▶ [SELECTED TEXT]
It was traumatizing and I barely held it together. Nights were spent numbing myself with drinking and partying and days were spent crying. It took four years for me to grieve that loss, and in that four years I lived solely in the past, unable to accept what had happened.

It was only until I was introduced to the concept of presence and mindfulness three years ago that my grieving process changed. The whole idea was transformative: focusing your awareness on the present moment, not the past or the future, and accepting every feeling and thought that comes your way. Being mindful means being 100% where you are right now. If you’re sweeping, you’re focusing on the sounds, the sensations, the act of every movement. You’re present.

This therapeutic practice was immensely healing for a person who was constantly reliving a nightmare in the past everyday. It was as if I was willingly watching the painful scenes on a TV over and over again. In his highly influential and life-changing book, ‘The Power of Now,’ Eckhart Tolle said something that stood out to me above everything else: If you don’t like a situation, either change it or accept it. All else is madness. I realized that, as painful as it was, I needed to accept the fact that this man was never going to come back to me. I needed to accept that he and his girl were together and nothing was going to change that. I needed to accept that his part in my story was over.

▶ [TASK REQUIREMENTS]
(1) Reproduce verbatim the portion of the passage on grief and mindfulness starting with "It was traumatizing" and going on through "movement. You’re present.".
(2) Extend the passage on grief and mindfulness, picking up immediately after its final sentence.

▶ [DATA SUPPLIED]
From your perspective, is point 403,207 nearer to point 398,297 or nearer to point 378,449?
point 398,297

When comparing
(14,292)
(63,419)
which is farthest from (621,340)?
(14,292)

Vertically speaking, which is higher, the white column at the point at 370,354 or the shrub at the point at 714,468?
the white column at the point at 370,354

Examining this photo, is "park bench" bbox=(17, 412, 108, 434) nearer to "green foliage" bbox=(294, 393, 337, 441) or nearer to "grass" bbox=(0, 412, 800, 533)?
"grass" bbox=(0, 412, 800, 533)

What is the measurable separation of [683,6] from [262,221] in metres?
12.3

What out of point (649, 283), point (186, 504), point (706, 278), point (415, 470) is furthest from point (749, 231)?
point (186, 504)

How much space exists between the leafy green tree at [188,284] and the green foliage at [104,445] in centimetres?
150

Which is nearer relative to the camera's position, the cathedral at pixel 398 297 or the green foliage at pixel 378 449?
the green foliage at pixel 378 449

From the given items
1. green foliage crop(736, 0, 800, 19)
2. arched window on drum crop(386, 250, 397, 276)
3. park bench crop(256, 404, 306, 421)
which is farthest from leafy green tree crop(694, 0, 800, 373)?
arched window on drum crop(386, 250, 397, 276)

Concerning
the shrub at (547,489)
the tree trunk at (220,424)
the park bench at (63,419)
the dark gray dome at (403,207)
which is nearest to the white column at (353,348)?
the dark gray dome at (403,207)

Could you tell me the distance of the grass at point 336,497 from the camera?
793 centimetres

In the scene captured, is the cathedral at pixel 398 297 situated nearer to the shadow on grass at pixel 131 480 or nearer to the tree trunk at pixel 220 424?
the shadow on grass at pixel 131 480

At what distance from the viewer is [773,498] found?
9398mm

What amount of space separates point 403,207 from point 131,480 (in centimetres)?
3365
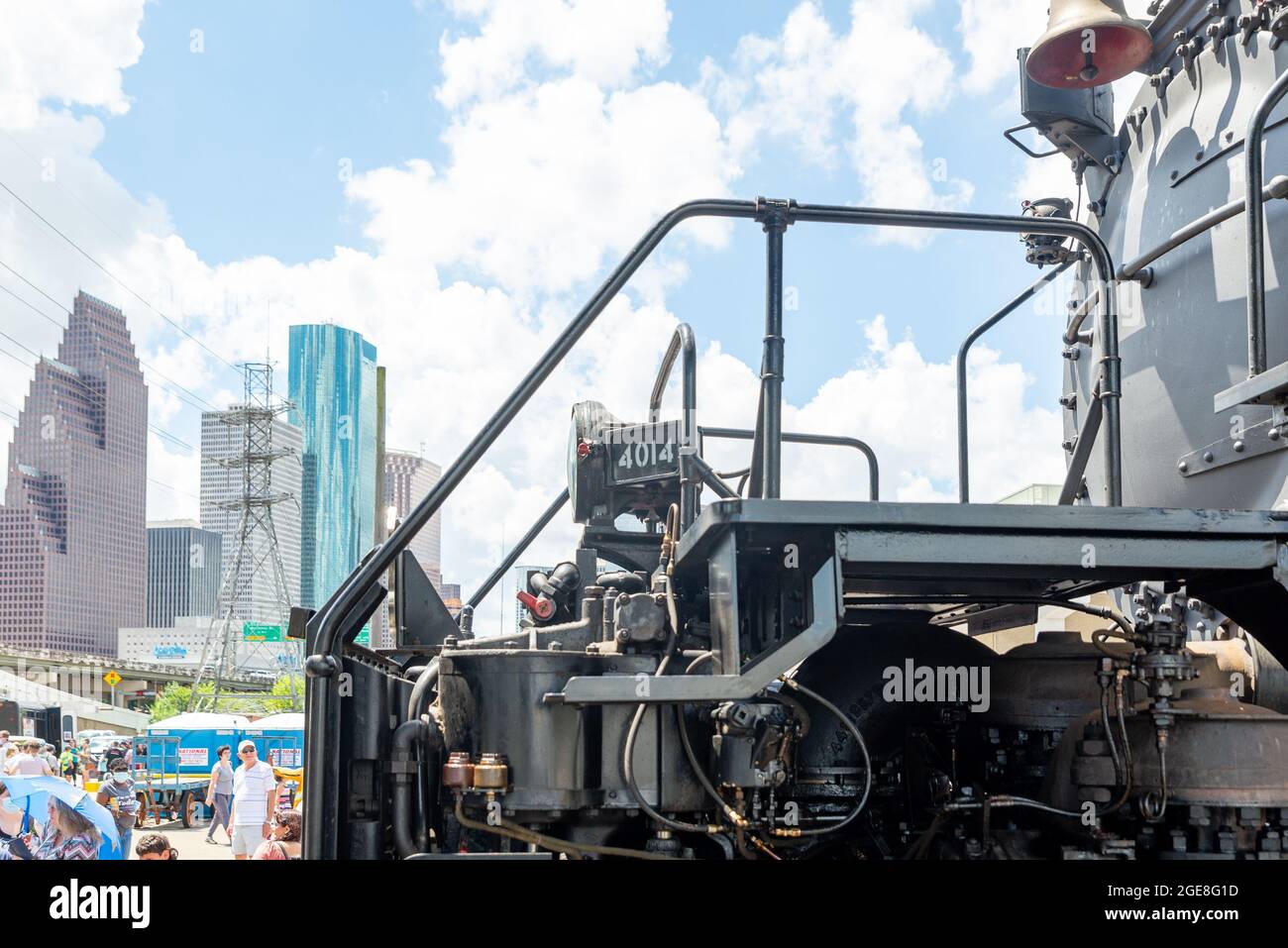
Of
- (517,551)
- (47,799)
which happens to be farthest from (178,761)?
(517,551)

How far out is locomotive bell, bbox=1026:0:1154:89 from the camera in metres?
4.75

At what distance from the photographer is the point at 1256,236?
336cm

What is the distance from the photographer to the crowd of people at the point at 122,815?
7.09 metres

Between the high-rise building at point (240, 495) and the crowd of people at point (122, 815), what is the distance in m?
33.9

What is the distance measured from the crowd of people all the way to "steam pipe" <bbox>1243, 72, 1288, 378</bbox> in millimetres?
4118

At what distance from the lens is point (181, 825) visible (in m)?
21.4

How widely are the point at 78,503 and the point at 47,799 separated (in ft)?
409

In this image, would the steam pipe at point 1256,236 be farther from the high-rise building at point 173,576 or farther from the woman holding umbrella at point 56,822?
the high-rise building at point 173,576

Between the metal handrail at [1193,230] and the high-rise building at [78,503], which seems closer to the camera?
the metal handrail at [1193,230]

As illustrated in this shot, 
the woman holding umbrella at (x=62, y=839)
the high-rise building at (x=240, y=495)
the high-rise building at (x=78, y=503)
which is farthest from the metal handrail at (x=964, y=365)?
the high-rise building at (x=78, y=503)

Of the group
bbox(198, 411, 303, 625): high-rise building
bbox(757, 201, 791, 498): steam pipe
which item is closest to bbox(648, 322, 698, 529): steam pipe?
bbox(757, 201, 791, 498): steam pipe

--

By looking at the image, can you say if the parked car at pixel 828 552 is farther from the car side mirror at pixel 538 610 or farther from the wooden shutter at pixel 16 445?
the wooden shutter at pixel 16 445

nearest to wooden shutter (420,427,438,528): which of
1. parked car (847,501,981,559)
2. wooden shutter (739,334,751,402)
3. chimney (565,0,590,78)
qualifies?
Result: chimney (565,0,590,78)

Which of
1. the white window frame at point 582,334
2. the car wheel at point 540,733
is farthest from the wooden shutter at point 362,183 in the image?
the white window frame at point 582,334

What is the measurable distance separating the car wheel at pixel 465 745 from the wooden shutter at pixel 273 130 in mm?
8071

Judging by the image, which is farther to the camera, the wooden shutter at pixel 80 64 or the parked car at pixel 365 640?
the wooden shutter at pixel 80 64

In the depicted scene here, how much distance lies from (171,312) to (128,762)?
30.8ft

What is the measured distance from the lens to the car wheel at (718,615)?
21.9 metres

...

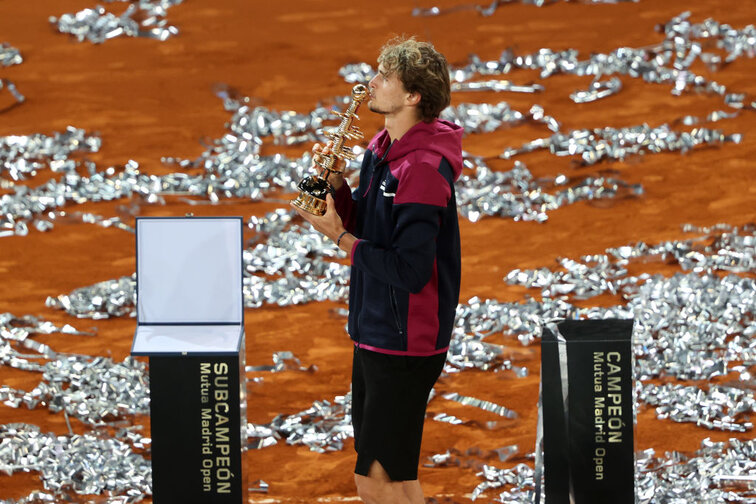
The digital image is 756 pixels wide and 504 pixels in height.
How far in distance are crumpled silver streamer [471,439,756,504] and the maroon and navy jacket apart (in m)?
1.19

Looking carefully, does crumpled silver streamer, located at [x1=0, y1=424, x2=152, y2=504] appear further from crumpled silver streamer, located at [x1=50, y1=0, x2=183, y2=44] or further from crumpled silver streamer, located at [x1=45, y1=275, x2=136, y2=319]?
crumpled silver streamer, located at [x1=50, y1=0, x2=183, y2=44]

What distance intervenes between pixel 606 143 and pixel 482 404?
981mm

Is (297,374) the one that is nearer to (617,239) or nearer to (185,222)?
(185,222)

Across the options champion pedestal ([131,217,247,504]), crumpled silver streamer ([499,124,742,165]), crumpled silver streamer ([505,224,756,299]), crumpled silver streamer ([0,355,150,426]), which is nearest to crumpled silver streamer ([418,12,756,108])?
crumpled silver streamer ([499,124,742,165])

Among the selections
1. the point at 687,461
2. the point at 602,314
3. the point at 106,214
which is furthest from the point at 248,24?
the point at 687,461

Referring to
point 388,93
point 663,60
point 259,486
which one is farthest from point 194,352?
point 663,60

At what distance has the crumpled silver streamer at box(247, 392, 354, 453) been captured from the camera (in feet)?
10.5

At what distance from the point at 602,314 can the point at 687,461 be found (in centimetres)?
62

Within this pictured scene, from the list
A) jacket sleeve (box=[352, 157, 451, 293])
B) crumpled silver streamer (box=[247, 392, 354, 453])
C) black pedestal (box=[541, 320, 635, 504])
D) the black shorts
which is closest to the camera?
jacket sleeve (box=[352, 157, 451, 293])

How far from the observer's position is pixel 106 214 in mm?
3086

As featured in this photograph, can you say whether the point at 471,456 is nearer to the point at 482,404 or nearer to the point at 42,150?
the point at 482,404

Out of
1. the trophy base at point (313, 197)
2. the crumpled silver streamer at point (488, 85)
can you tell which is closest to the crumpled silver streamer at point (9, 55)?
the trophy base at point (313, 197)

▶ [ANSWERS GIVEN]
(1)
It was traumatizing and I barely held it together. Nights were spent numbing myself with drinking and partying and days were spent crying. It took four years for me to grieve that loss, and in that four years I lived solely in the past, unable to accept what had happened.

It was only until I was introduced to the concept of presence and mindfulness three years ago that my grieving process changed. The whole idea was transformative: focusing your awareness on the present moment, not the past or the future, and accepting every feeling and thought that comes your way. Being mindful means being 100% where you are right now. If you’re sweeping, you’re focusing on the sounds, the sensations, the act of every movement. You’re present.

(2)
Through mindfulness, meditation, therapy and a tonne of self-care, I was able to forgive him and her, and I was able to forgive myself. Even after the long years of grieving, I would say only 80% of myself has moved on – the rest of me is still lingering in the past, inconsolable and unable to move forward without some kind of closure. I am still, however, determined. I must honor my journey and my healing process. 1000 times I will think about him, and 1000 times I will tell myself, ‘Come back to the present.’ It is in the here and now that I find my greatest source of contentment. It is in the here and now that happiness lives.

I want to encourage those who are still living in the pain of the past. No one but you will truly know the depth and layers of the disappointment and hurt you feel. You lost something dear to you in the past, and like a ghost looking for its closure, you linger there in mourning of it. To grieve is important, but when you are ready to move forward, the key is to acknowledge and accept. Realize that you cannot change what was and what is, pour your acceptance on the situation and close the door. Decide that you will no longer live with half of you in the past but to live fully, entirely and 100% in the present. Believe that you have everything you need right at this moment to be happy. And trust – trust that what lies ahead is better than anything you will leave behind.